Non sono certo che sia proprio vero, ma a me sembra che nel tempo dell’agonia della cultura gli appelli alla creatività si moltiplichino così come da ogni parte si nota la sua mancanza. In Politica come in Economia.
E la si invoca, la creatività, come panacea universale. Così, i più attenti e colti e concreti si sforzano in ogni modo di “essere creativi” e di elaborare momenti – di creatività appunto-  in grado di curare o anche soltanto di alleviare le sofferenze della cultura. E dunque della civiltà, consci della importanza di ogni benchè minima proposta, di ogni anche trascurabile realizzazione. Meglio, naturalmente, se accompagnato il tutto da positivi risultati economici. E una cosa è certa: Milano non è mai stata seconda a nessuno, fedele al ruolo di guida della creatività che la Storia le ha assegnato. Prove, quante se ne vogliono. Ultima, questo annunzio comparso sul Corriere della Sera del 19 aprile u.s. a piè della pagina 43 del supplemento “Vivi Milano”, sintesi settimanale degli avvenimenti in città.


   
Idea genialissima di un genio assoluto del marketing, questa di proporre “ un dolce gelato accompagnato dalla musica di un pianoforte su due ruote” nella cripta di San Sepolcro, a pochi metri dal centro romano, a qualche decina di centimetri dalle opere di Leonardo da Vinci, appena sotto la Biblioteca Ambrosiana  e relativi pinacoteca e museo.
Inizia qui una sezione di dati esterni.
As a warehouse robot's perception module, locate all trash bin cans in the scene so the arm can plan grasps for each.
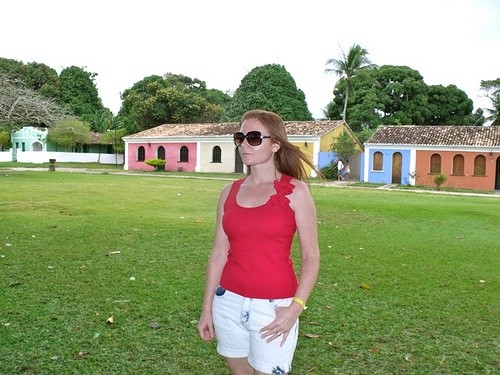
[50,159,56,163]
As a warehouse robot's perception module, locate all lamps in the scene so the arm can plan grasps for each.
[304,141,308,147]
[489,150,494,159]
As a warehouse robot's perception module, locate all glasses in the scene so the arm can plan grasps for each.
[233,131,271,147]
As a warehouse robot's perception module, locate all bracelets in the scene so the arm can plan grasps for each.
[293,297,307,310]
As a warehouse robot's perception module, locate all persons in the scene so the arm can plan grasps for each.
[336,158,352,182]
[196,110,320,375]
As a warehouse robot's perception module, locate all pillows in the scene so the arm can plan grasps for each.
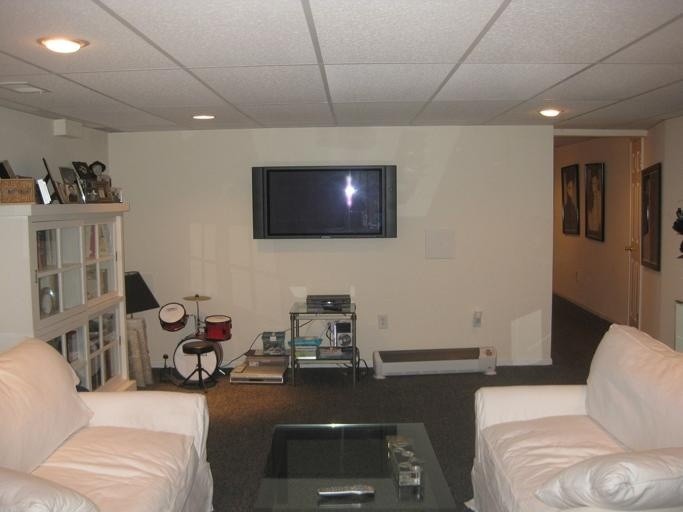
[532,444,683,511]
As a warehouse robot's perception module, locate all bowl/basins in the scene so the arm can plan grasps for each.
[320,299,334,309]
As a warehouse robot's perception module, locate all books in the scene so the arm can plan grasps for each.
[36,224,116,392]
[290,335,342,361]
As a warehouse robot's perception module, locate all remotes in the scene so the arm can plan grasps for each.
[317,484,375,496]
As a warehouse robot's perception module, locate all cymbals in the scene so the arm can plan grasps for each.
[183,295,210,301]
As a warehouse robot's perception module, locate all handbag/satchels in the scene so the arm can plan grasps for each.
[262,332,284,350]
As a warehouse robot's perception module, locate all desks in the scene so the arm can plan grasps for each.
[253,422,455,512]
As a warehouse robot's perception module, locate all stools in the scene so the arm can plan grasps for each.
[176,342,218,394]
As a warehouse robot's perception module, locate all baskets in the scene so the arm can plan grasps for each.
[0,178,40,204]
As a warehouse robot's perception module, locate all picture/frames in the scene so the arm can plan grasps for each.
[584,161,604,242]
[561,164,580,235]
[640,162,661,272]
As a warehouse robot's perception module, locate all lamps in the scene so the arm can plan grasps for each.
[124,270,160,318]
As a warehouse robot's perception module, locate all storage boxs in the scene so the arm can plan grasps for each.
[0,176,35,202]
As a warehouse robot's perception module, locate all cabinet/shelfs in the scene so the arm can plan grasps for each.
[0,296,128,393]
[287,302,356,388]
[0,202,136,330]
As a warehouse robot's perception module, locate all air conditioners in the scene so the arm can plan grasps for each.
[371,344,498,380]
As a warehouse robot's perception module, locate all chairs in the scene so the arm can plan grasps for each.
[0,337,214,511]
[463,324,682,512]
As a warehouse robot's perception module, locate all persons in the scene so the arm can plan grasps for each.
[66,183,80,203]
[564,170,580,231]
[588,168,603,233]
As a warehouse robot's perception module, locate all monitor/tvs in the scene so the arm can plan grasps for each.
[252,165,397,239]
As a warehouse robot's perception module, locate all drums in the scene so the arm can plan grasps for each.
[172,332,223,384]
[159,302,187,332]
[205,315,233,341]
Luoghi peraltro già oggetto di “visite turistiche” e di iniziative d’eccellenza quali l’aperitivo secondo gli antichi romani, la visita a mezzanotte a lume di candela, gli enigmi in crip.
Certamente, successi strepitosi. O no? A me mancano informazioni in merito, ma credo che con più di qualche probabilità non si possa, almeno per ora, parlare di successo.  Ma di buone intenzioni, sì.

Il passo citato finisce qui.